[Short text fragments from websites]
# # # # # # #
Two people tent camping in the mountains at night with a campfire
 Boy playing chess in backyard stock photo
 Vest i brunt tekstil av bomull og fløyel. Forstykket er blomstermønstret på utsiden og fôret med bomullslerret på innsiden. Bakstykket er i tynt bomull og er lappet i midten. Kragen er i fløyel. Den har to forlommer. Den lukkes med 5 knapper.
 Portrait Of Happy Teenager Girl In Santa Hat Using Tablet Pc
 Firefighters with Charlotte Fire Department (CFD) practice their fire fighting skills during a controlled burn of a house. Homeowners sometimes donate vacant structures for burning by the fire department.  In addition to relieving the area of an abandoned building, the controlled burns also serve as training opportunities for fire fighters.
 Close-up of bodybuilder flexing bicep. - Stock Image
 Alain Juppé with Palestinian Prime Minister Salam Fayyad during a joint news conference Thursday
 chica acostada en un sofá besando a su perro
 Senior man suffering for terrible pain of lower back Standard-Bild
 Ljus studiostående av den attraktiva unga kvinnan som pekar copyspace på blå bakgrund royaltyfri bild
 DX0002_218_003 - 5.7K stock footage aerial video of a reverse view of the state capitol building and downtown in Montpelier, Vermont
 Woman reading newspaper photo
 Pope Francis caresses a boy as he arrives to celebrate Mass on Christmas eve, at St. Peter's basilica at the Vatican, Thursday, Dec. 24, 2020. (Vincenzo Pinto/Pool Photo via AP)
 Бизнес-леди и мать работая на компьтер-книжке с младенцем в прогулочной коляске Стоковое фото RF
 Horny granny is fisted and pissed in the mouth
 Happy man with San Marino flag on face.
# # # # # # #
• THE PROBLEM: Work through the entries above line by line, counting each one that includes the word "Happy", and give the final number only.

• SOLUTION TO THIS EXERCISE: 2